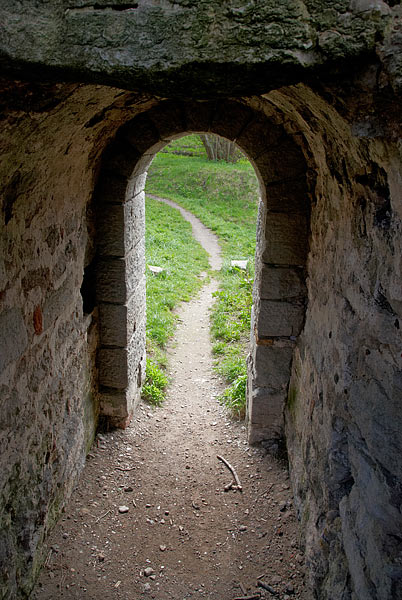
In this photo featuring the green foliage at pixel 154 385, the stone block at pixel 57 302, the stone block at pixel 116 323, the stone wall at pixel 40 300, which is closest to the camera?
the stone wall at pixel 40 300

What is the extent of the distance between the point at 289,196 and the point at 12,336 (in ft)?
7.58

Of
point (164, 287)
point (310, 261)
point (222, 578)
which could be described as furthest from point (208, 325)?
point (222, 578)

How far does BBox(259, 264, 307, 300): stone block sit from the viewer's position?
Result: 153 inches

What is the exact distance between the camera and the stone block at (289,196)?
3.66 metres

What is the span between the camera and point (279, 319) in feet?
13.0

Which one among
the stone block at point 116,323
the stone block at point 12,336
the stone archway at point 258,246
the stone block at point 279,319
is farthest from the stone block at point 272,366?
the stone block at point 12,336

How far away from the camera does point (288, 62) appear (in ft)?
4.94

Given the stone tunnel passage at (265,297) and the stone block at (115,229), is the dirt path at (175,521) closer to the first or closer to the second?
the stone tunnel passage at (265,297)

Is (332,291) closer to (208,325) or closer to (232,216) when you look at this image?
(208,325)

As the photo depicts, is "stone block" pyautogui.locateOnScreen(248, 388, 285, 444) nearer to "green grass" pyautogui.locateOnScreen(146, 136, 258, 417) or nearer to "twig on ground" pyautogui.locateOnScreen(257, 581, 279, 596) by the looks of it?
"green grass" pyautogui.locateOnScreen(146, 136, 258, 417)

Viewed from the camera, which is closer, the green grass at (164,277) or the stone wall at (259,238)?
the stone wall at (259,238)

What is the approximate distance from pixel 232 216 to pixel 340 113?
12277mm

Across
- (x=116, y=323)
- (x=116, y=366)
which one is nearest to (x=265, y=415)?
(x=116, y=366)

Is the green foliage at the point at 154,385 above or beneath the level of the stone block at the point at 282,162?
beneath
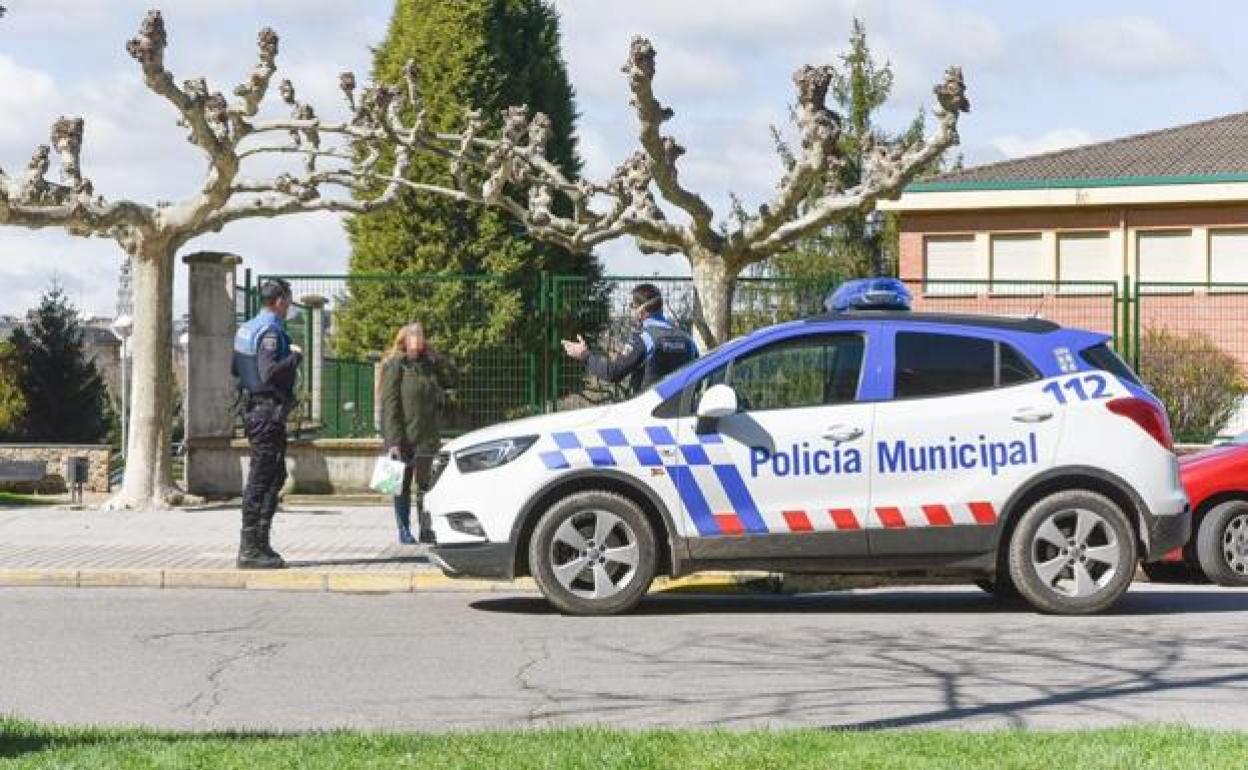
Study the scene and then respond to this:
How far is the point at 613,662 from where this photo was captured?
1023 cm

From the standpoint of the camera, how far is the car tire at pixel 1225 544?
1428 centimetres

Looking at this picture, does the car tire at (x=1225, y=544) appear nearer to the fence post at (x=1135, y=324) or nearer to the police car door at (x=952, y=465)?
the police car door at (x=952, y=465)

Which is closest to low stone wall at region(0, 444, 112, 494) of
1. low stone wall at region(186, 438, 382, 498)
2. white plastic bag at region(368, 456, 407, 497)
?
low stone wall at region(186, 438, 382, 498)

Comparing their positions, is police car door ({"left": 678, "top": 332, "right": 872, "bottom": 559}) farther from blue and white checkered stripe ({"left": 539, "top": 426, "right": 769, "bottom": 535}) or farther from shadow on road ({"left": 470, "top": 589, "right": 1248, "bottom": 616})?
shadow on road ({"left": 470, "top": 589, "right": 1248, "bottom": 616})

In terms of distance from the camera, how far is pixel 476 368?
849 inches

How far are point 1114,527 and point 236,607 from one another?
5.44 m

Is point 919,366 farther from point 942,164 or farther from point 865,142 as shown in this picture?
point 942,164

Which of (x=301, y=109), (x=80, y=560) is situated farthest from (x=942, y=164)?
(x=80, y=560)

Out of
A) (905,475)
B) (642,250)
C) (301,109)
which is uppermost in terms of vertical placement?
(301,109)

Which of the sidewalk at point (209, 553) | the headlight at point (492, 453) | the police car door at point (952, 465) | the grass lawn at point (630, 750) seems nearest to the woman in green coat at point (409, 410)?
the sidewalk at point (209, 553)

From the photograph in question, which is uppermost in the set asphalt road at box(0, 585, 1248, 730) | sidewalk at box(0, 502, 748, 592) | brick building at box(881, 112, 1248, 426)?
brick building at box(881, 112, 1248, 426)

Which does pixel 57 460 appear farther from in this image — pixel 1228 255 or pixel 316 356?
pixel 1228 255

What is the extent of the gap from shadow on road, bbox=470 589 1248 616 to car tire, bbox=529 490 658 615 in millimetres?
341

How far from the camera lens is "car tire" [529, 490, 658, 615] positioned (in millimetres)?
12141
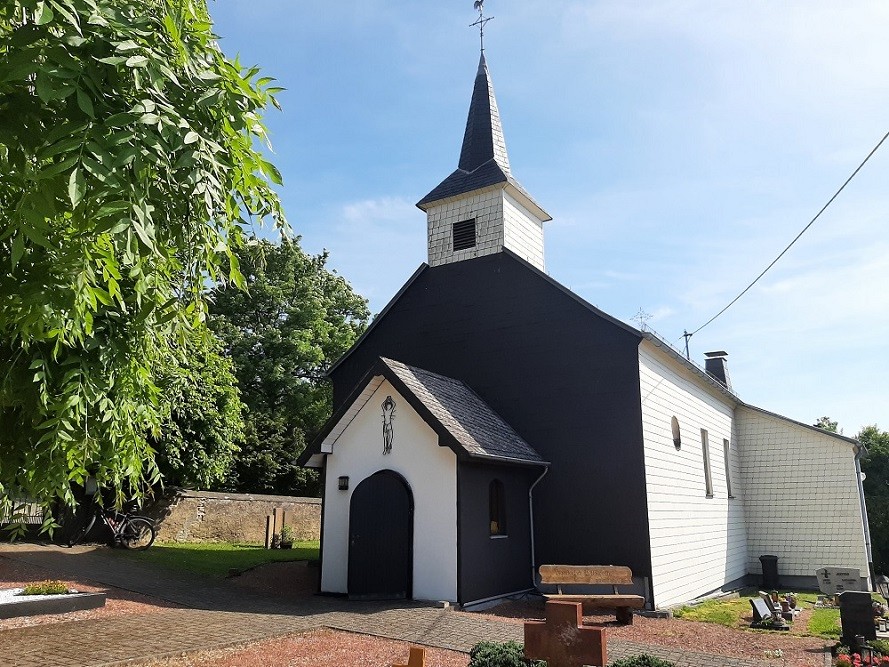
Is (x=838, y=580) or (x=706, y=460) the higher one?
(x=706, y=460)

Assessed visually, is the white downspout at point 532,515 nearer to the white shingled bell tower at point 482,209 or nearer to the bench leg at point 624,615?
the bench leg at point 624,615

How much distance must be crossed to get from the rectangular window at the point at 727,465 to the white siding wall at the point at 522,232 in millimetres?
8354

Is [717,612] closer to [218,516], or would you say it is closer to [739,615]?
[739,615]

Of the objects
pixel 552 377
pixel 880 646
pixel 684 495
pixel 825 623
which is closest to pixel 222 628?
Answer: pixel 880 646

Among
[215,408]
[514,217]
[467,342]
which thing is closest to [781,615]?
[467,342]

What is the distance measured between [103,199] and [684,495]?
16.2m

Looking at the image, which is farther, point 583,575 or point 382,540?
point 382,540

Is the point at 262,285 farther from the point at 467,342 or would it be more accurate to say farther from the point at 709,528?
the point at 709,528

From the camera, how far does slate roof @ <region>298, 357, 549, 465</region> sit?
1309cm

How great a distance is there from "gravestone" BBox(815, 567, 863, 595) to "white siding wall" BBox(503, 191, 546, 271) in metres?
10.4

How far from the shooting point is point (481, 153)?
1956 centimetres

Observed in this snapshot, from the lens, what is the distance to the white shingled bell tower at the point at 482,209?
59.2ft

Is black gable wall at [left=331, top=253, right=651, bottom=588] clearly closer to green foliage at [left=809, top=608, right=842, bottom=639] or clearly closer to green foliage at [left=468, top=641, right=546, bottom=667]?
green foliage at [left=809, top=608, right=842, bottom=639]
- - -
# What you are asked to do
Print from the line containing "What is the distance measured" to the last line above, exactly as written.

# Response to the task
What is the distance measured between [103,199] and [684,495]?
16.2m

Looking at the image, which is farther, point 583,575 or point 382,540?
point 382,540

Is the point at 262,285 farther from the point at 467,342 or would it be more accurate to say farther from the point at 709,528?
the point at 709,528

From the camera, how far does slate roof @ <region>298, 357, 549, 465</region> sit?
1309cm

How great a distance is there from "gravestone" BBox(815, 567, 863, 595) to "white siding wall" BBox(503, 191, 546, 271) in metres?
10.4

How far from the shooting point is point (481, 153)?
1956 centimetres

Observed in this snapshot, from the lens, what is the distance to the white shingled bell tower at the point at 482,209?
59.2ft

Is black gable wall at [left=331, top=253, right=651, bottom=588] clearly closer to green foliage at [left=809, top=608, right=842, bottom=639] or clearly closer to green foliage at [left=468, top=641, right=546, bottom=667]?
green foliage at [left=809, top=608, right=842, bottom=639]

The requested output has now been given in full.